▶ **ACCIONES REQUERIDAS**
1) Extrae de la reseña de la película el fragmento que va desde "Filmada en largas" hasta "o Jean-Claude Brialy.", sin cambiar nada.
2) Por favor, explica en una a tres oraciones por qué, según la reseña de la película, la protagonista descubre que hay problemas más importantes que los suyos.

La historia no puede ser más sencilla: describe dos horas vespertinas de una mujer en París. Una mujer mantenida por su amante, con ama de llaves, que se dedica a la canción en un Montparnasse bohemio, que recuerda más a André Breton que a André Bazin. Esta mujer. que vive sólo para sí misma, tendrá un encuentro accidental con un soldado destinado a Argelia, que le hará olvidar de la pequeñez de su mundo personal en el que vive ensimismada, sospechando una posible enfermedad.
Filmada en largas secuencias, a modo de capítulos, resulta imposible no destacar dos entre todas ellas, la de su encuentro con Bob, el pianista encarnado maravillosamente por el recientemente desaparecido Michel Legrand y la del cine mudo en la que aparecen Jean Luc Godard y su musa Anna Karina, junto a otros nombres famosos como Eddie Constantine, Sami Frey o Jean-Claude Brialy.
Pero, si analizamos la película detenidamente descubriremos en ella dos partes claramente diferenciadas y de duración similar (45 minutos). En la primera, ella es el centro de atención de todo, es la cantante famosa y admirada. Pero, al quitarse la peluca, saldrá a la calle y descubrirá que hay otros problemas más importantes que los suyos, en la persona de Antoine, una víctima de esa guerra atroz de Argelia, que marcó tanto a los franceses en los años 60, como a los norteamericanos la guerra de Vietnam una década después.

Datos recopilados
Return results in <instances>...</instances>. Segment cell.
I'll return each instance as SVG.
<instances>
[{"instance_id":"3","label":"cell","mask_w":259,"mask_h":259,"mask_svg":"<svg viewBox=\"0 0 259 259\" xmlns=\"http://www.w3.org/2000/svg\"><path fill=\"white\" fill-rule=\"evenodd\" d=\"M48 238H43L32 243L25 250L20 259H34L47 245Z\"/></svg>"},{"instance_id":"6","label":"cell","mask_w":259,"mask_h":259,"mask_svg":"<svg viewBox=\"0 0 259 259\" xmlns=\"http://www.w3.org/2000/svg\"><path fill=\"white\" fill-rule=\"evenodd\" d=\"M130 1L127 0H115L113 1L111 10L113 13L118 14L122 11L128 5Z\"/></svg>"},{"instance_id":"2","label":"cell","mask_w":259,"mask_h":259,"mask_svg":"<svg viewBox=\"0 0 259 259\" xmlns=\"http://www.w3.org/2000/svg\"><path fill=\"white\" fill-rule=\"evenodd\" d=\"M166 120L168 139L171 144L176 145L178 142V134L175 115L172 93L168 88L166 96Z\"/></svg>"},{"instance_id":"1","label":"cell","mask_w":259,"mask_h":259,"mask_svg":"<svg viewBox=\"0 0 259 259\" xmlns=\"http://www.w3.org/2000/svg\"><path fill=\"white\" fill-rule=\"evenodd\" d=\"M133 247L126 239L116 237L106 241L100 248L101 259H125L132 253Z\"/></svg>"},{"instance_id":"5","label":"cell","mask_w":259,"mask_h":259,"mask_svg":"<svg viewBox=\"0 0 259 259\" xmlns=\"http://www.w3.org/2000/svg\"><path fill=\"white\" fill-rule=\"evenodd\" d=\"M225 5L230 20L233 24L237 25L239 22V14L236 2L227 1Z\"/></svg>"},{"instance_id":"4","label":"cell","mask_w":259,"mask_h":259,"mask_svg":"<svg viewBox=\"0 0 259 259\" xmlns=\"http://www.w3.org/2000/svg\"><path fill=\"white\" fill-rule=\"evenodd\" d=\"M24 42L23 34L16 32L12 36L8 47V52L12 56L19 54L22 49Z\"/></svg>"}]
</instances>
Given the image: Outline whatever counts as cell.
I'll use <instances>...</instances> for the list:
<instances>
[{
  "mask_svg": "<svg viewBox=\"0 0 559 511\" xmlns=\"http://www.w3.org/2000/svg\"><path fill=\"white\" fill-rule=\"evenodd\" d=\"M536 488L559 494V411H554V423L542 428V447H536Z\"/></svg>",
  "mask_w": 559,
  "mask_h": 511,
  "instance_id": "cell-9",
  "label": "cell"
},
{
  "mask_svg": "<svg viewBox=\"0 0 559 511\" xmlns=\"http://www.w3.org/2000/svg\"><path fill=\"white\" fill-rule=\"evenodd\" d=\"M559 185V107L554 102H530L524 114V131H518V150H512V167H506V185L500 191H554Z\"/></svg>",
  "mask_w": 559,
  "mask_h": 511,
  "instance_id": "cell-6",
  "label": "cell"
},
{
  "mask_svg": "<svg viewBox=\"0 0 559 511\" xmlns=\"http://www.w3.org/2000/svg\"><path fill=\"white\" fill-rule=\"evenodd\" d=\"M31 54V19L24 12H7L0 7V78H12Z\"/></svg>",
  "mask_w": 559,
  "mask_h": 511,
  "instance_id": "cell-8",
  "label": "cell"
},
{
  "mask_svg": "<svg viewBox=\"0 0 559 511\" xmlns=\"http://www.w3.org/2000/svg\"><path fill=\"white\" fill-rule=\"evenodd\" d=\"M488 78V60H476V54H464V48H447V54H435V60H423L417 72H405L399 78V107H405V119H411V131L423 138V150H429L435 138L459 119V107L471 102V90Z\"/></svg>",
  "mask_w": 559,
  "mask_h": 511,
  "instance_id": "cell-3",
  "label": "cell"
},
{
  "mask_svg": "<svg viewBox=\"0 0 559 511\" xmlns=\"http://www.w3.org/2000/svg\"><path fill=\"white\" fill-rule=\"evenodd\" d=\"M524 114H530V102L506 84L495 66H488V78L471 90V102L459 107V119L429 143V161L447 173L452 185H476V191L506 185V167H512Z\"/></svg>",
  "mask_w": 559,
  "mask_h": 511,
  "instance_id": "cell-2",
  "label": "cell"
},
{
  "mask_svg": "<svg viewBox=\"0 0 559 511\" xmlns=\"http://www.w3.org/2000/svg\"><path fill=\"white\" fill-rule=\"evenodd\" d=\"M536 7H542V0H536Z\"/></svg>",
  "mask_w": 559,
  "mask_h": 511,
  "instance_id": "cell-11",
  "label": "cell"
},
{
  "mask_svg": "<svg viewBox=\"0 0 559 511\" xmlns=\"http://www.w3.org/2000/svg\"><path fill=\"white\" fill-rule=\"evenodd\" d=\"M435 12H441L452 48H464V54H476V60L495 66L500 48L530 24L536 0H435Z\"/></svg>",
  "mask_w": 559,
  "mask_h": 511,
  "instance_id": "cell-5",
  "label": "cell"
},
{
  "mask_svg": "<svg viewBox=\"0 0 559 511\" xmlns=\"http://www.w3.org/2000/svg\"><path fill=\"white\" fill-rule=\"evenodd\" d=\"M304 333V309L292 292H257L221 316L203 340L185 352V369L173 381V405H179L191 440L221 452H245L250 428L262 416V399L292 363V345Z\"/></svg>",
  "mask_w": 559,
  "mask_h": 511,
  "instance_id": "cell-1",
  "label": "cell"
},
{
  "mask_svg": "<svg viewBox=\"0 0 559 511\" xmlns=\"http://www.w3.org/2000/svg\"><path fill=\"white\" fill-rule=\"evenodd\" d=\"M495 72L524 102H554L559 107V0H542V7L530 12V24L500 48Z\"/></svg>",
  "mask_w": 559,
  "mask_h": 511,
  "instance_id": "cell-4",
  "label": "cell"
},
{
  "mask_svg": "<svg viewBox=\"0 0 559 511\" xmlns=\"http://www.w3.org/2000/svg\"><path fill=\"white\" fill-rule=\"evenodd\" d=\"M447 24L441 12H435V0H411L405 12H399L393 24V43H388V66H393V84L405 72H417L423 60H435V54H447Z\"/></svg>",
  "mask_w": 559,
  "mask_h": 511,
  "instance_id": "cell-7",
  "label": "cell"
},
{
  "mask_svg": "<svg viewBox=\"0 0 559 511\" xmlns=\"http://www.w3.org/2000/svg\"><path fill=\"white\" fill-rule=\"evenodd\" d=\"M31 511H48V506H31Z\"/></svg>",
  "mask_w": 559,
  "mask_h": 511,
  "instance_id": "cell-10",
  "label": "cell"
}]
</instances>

▶ **TUS RESPUESTAS ESCRITAS**
1)
Filmada en largas secuencias, a modo de capítulos, resulta imposible no destacar dos entre todas ellas, la de su encuentro con Bob, el pianista encarnado maravillosamente por el recientemente desaparecido Michel Legrand y la del cine mudo en la que aparecen Jean Luc Godard y su musa Anna Karina, junto a otros nombres famosos como Eddie Constantine, Sami Frey o Jean-Claude Brialy.

2) Al quitarse la peluca, sale a la calle y se encuentra con Antoine, una víctima de la atroz guerra de Argelia. En él descubre que hay otros problemas más importantes que los suyos.